In response to an analyst's question, Alex Pourbaix, TransCanada's president for oil pipelines and energy, said the company would consider proceeding with the Cushing-Texas leg on its own.

"That's obviously something we would consider," Mr. Pourbaix said. "Right now, we have put all of that together in the XL permit and we're very confident we're going to receive that permit. But in the incredibly unlikely event that we did not receive the presidential permit, we would consider decoupling it."

However, TransCanada chief executive officer Russ Girling quickly jumped in to defend the critical economic underpinning of the overall project. He said the Gulf Coast line - and another spur line connecting the prolific Bakken oil field to the Keystone network - may not be commercially viable if they are not part of the larger XL project.

Industry analysts say TransCanada can expect additional delays as differing factions within the Obama administration debate the environmental impacts versus energy security implications of the pipeline.

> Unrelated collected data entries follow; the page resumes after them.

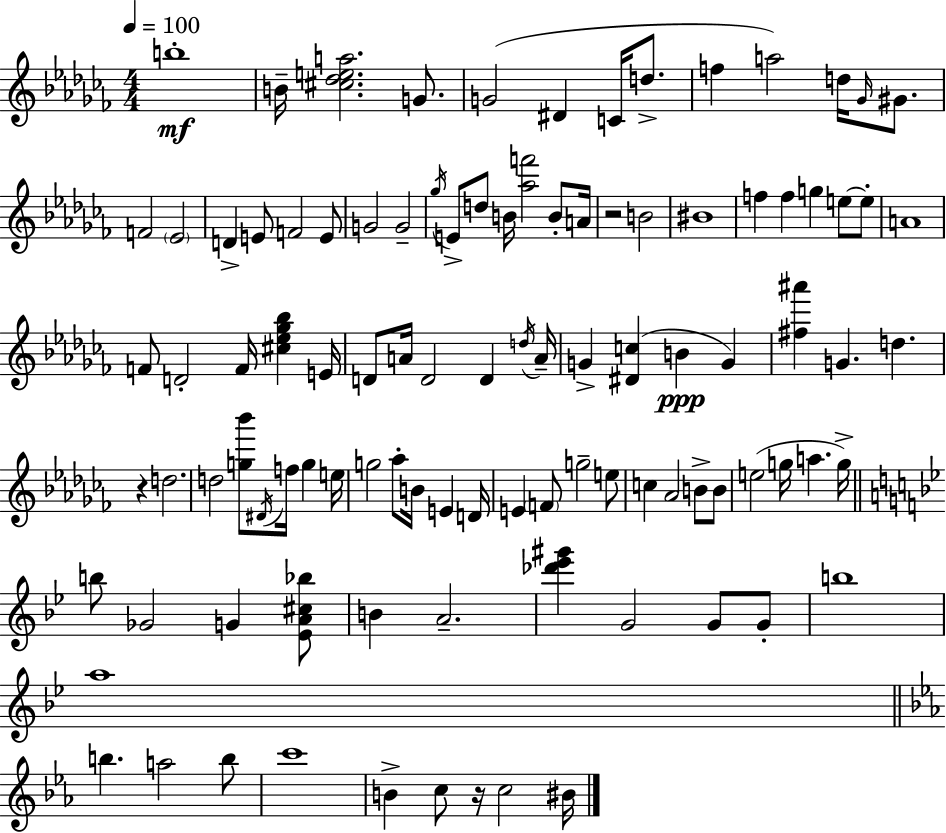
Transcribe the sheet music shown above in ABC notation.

X:1
T:Untitled
M:4/4
L:1/4
K:Abm
b4 B/4 [^c_dea]2 G/2 G2 ^D C/4 d/2 f a2 d/4 _G/4 ^G/2 F2 _E2 D E/2 F2 E/2 G2 G2 _g/4 E/2 d/2 B/4 [_af']2 B/2 A/4 z2 B2 ^B4 f f g e/2 e/2 A4 F/2 D2 F/4 [^c_e_g_b] E/4 D/2 A/4 D2 D d/4 A/4 G [^Dc] B G [^f^a'] G d z d2 d2 [g_b']/2 ^D/4 f/4 g e/4 g2 _a/2 B/4 E D/4 E F/2 g2 e/2 c _A2 B/2 B/2 e2 g/4 a g/4 b/2 _G2 G [_EA^c_b]/2 B A2 [_d'_e'^g'] G2 G/2 G/2 b4 a4 b a2 b/2 c'4 B c/2 z/4 c2 ^B/4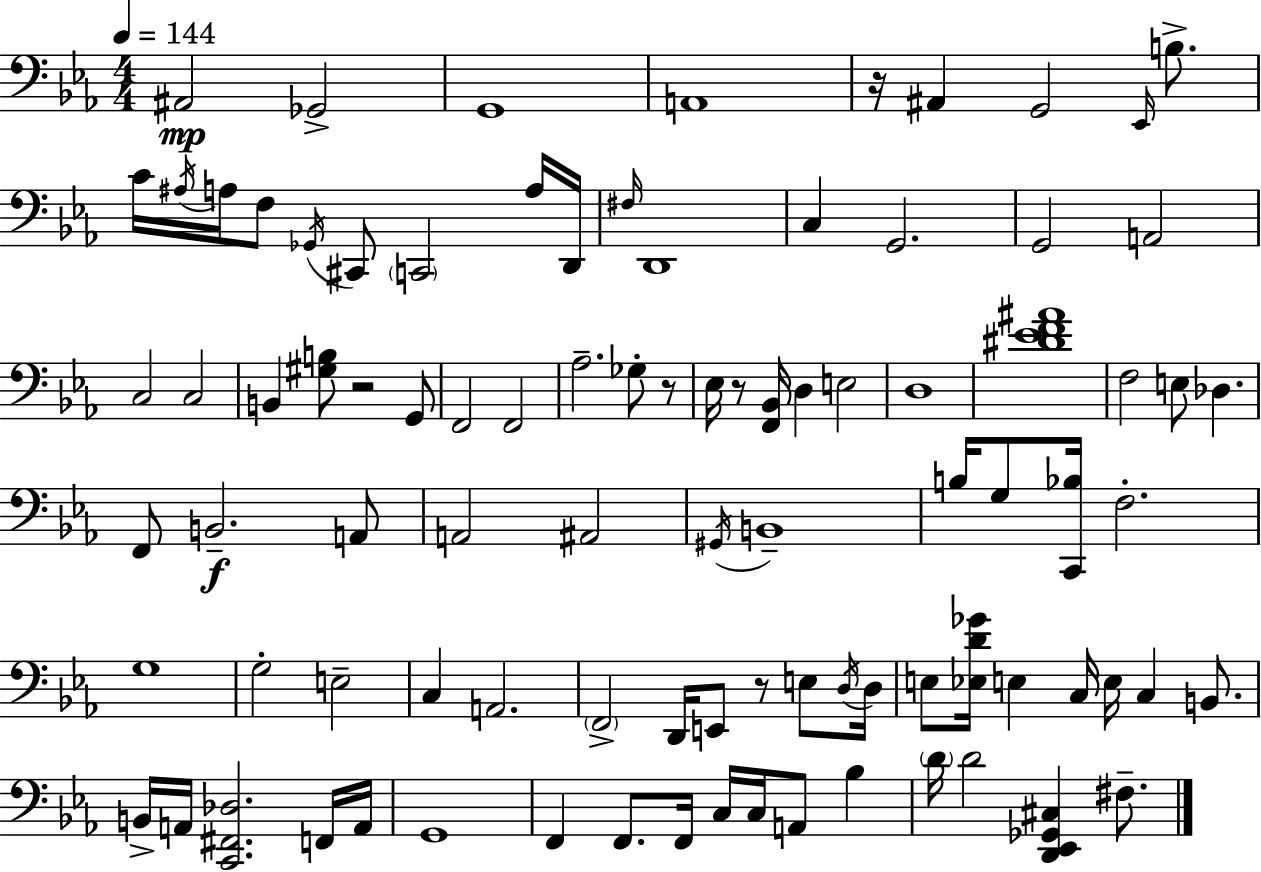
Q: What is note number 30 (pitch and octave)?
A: Ab3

"In the interest of reducing U.S. energy dependence on the Middle East and elsewhere we see minimal risk that approval for the expansion will not be achieved," UBS analyst Chad Friess said in a research note.

However, a report prepared for the Department of Energy and submitted to the State Department said the Keystone XL project would create surplus pipeline capacity that would not be needed until 2020 at the earliest, and perhaps not until 2025 or 2030.

TransCanada reported its fourth quarter and year-end 2010 results on Tuesday, with annual profit rising to $1.36-billion from $1.33-billion. It has increased its dividend for the 11th consecutive year.

The company also took a $127-million writedown on a loan made to the Aboriginal Pipeline Group in support of the Mackenzie gas pipeline project, citing "uncertainties" about the commercial viability of the project and whether the loans would ever be repaid.

Mr. Girling said TransCanada remains optimistic that both the Mackenzie project and the Alaska gas pipeline - which it is leading - will eventually be needed to bring natural gas supplies to North American markets.